Big Data analytics and the role of Hadoop and Spark
Conventional data analytics uses Relational Database Management Systems (RDBMS) databases to create data warehouses and data marts for analytics using business intelligence tools. RDBMS databases use the Schema-on-Write approach; there are many downsides for this approach.
Traditional data warehouses were designed to Extract, Transform, and Load (ETL) data in order to answer a set of predefined questions, which are directly related to user requirements. Predefined questions are answered using SQL queries. Once the data is transformed and loaded in a consumable format, it becomes easier for users to access it with a variety of tools and applications to generate reports and dashboards. However, creating data in a consumable format requires several steps, which are listed as follows:
- Deciding predefined questions.
- Identifying and collecting data from source systems.
- Creating ETL pipelines to load the data into the analytic database in a consumable format.
If new questions arise, systems need to identify and add new data sources and create new ETL pipelines. This involves schema changes in databases and the effort of implementation typically ranges from one to six months. This is a big constraint and forces the data analyst to operate in predefined boundaries only.
Transforming data into a consumable format generally results in losing raw/atomic data that might have insights or clues to the answers that we are looking for.
Processing structured and unstructured data is another challenge in traditional data warehousing systems. Storing and processing large binary images or videos effectively is always a challenge.

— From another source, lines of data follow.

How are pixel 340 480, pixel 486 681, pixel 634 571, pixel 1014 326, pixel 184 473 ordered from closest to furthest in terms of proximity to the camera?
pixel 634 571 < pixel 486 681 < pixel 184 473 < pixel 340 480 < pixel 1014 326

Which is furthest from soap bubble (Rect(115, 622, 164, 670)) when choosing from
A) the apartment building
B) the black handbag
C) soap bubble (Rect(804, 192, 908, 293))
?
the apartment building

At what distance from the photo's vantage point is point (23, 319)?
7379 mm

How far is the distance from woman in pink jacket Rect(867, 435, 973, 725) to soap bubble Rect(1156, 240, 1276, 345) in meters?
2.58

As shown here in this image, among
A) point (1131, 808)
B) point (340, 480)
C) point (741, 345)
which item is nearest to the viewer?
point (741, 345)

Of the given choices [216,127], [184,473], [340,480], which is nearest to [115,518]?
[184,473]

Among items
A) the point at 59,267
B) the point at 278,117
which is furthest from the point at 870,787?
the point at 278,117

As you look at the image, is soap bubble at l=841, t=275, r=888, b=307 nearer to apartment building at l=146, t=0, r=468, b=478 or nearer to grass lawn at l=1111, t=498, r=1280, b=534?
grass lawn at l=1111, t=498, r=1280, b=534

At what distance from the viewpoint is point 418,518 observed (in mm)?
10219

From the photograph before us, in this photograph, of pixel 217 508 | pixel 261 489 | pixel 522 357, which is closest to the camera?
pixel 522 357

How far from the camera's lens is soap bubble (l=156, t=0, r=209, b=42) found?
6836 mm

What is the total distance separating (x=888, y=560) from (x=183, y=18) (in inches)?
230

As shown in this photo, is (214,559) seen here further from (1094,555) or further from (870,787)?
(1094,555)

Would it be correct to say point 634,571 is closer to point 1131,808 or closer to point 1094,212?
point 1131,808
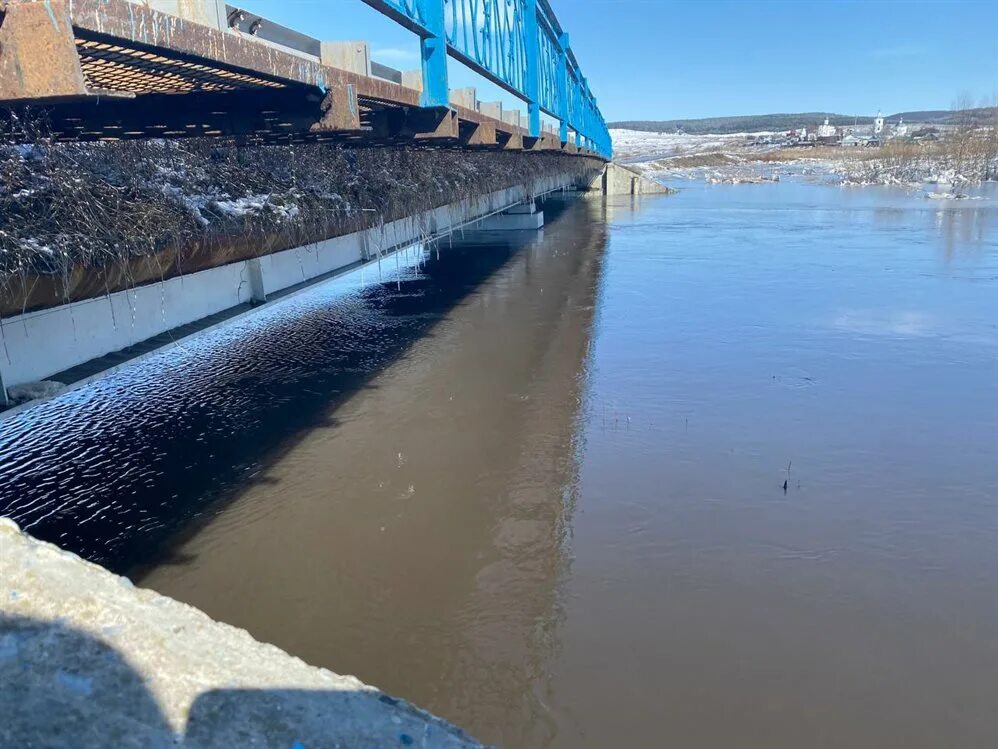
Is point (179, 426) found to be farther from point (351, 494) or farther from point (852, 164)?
point (852, 164)

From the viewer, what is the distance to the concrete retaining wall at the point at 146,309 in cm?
540

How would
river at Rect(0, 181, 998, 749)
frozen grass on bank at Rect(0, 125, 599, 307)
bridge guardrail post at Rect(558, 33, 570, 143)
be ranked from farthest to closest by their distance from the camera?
bridge guardrail post at Rect(558, 33, 570, 143)
frozen grass on bank at Rect(0, 125, 599, 307)
river at Rect(0, 181, 998, 749)

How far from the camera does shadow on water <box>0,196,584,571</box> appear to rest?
668cm

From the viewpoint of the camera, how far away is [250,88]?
5.20 m

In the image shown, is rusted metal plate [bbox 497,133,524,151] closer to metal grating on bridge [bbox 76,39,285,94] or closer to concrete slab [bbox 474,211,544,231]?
metal grating on bridge [bbox 76,39,285,94]

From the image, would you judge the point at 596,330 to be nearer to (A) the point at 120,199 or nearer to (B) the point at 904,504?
(B) the point at 904,504

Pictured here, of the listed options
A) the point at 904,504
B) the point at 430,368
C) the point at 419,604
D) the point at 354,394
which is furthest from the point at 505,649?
the point at 430,368

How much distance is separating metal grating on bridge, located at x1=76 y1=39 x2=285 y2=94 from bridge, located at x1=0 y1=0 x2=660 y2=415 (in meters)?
0.02

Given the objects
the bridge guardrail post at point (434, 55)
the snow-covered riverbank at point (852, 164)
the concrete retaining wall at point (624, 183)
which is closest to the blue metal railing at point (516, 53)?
the bridge guardrail post at point (434, 55)

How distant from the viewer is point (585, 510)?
6809 millimetres

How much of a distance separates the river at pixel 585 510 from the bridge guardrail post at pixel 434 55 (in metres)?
4.16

Big Data analytics does not use relational databases; instead, it uses the Schema-on-Read (SOR) approach on the Hadoop platform using Hive and HBase typically. There are many advantages of this approach. Figure 1.2 shows the Schema-on-Write and Schema-on-Read scenarios:
The Schema-on-Read approach introduces flexibility and reusability to systems. The Schema-on-Read paradigm emphasizes storing the data in a raw, unmodified format and applying a schema to the data as needed, typically while it is being read or processed. This approach allows considerably more flexibility in the amount and type of data that can be stored. Multiple schemas can be applied to the same raw data to ask a variety of questions. If new questions need to be answered, just get the new data and store it in a new directory of HDFS and start answering new questions.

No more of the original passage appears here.